** begin Records for this exercise **

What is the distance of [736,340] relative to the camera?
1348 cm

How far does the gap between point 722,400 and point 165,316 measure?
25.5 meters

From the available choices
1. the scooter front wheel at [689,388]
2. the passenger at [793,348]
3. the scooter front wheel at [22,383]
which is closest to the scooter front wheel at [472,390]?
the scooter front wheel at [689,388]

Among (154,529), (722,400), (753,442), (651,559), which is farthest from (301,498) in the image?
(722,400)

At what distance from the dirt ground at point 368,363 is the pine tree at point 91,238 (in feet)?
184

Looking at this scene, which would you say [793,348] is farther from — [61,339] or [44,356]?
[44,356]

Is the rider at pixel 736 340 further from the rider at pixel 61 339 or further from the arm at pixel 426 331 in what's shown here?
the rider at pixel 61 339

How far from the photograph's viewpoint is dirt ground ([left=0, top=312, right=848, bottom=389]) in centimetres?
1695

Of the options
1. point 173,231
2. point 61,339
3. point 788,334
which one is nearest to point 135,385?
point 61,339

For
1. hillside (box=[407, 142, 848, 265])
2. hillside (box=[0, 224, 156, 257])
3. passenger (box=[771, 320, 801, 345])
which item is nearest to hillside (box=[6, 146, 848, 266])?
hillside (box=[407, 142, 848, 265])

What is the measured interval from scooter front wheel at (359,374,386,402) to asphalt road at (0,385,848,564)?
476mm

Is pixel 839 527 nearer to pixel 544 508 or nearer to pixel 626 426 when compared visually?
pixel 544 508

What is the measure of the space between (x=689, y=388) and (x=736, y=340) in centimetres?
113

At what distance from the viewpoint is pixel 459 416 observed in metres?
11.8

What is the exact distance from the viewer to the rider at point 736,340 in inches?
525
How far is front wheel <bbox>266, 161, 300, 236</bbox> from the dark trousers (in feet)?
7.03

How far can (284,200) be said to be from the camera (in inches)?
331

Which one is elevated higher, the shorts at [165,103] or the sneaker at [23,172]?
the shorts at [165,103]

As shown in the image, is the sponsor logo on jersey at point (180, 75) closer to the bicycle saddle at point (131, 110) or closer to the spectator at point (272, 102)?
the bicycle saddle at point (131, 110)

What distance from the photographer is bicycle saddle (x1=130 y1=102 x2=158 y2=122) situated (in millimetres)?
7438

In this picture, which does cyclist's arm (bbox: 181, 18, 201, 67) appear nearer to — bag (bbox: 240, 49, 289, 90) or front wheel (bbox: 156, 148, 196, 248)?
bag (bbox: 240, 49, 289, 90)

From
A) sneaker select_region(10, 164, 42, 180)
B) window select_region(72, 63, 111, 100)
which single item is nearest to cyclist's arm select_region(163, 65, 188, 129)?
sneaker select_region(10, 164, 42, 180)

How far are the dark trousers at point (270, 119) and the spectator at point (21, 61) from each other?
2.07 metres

** end Records for this exercise **

To do ::
Write out all of the items above again, putting "bystander" in place of every "spectator" and keeping everything else the same.

Output ::
What is the distance of [736,340] relative to the camera?
1348 cm

How far does the gap between point 722,400 and point 165,316 measure?
25.5 meters

From the available choices
1. the scooter front wheel at [689,388]
2. the passenger at [793,348]
3. the scooter front wheel at [22,383]
which is closest to the scooter front wheel at [472,390]?
the scooter front wheel at [689,388]

Among (154,529), (722,400), (753,442), (651,559), which is farthest from (301,498) in the image?
(722,400)

At what distance from the dirt ground at point 368,363 is the pine tree at point 91,238 (in feet)?
184

Looking at this scene, which would you say [793,348] is farther from — [61,339] or [44,356]?
[44,356]

Is the rider at pixel 736 340 further from the rider at pixel 61 339 or further from the arm at pixel 426 331 in what's shown here?
the rider at pixel 61 339

How far from the photograph's viewpoint is dirt ground ([left=0, top=312, right=848, bottom=389]) in centimetres?
1695

Of the options
1. point 173,231
2. point 61,339
3. point 788,334
which one is nearest to point 135,385?
point 61,339

For
1. hillside (box=[407, 142, 848, 265])
2. hillside (box=[0, 224, 156, 257])
3. passenger (box=[771, 320, 801, 345])
which item is nearest to hillside (box=[6, 146, 848, 266])?
hillside (box=[407, 142, 848, 265])

What is the measured interval from scooter front wheel at (359,374,386,402) to asphalt road at (0,385,848,564)?
476mm

Is pixel 839 527 nearer to pixel 544 508 or nearer to pixel 626 426 when compared visually?
pixel 544 508

What is the measure of the space between (x=689, y=388) and (x=736, y=340) in centimetres?
113

At what distance from the viewpoint is pixel 459 416 observed in metres?
11.8

What is the exact distance from the viewer to the rider at point 736,340 in inches?
525
How far is front wheel <bbox>266, 161, 300, 236</bbox> from the dark trousers (in feet)?
7.03

How far can (284,200) be said to be from the camera (in inches)?
331

Which one is elevated higher, the shorts at [165,103] or the sneaker at [23,172]?
the shorts at [165,103]

As shown in the image, is the sponsor logo on jersey at point (180, 75) closer to the bicycle saddle at point (131, 110) or closer to the bystander at point (272, 102)?
the bicycle saddle at point (131, 110)

What distance from the photographer is bicycle saddle (x1=130 y1=102 x2=158 y2=122) situated (in millimetres)?
7438

In this picture, which does cyclist's arm (bbox: 181, 18, 201, 67) appear nearer to — bag (bbox: 240, 49, 289, 90) or front wheel (bbox: 156, 148, 196, 248)?
bag (bbox: 240, 49, 289, 90)

From
A) sneaker select_region(10, 164, 42, 180)
B) window select_region(72, 63, 111, 100)
which single item is nearest to cyclist's arm select_region(163, 65, 188, 129)?
sneaker select_region(10, 164, 42, 180)

How far are the dark trousers at point (270, 119) and the bystander at point (21, 61) from each other?
2.07 metres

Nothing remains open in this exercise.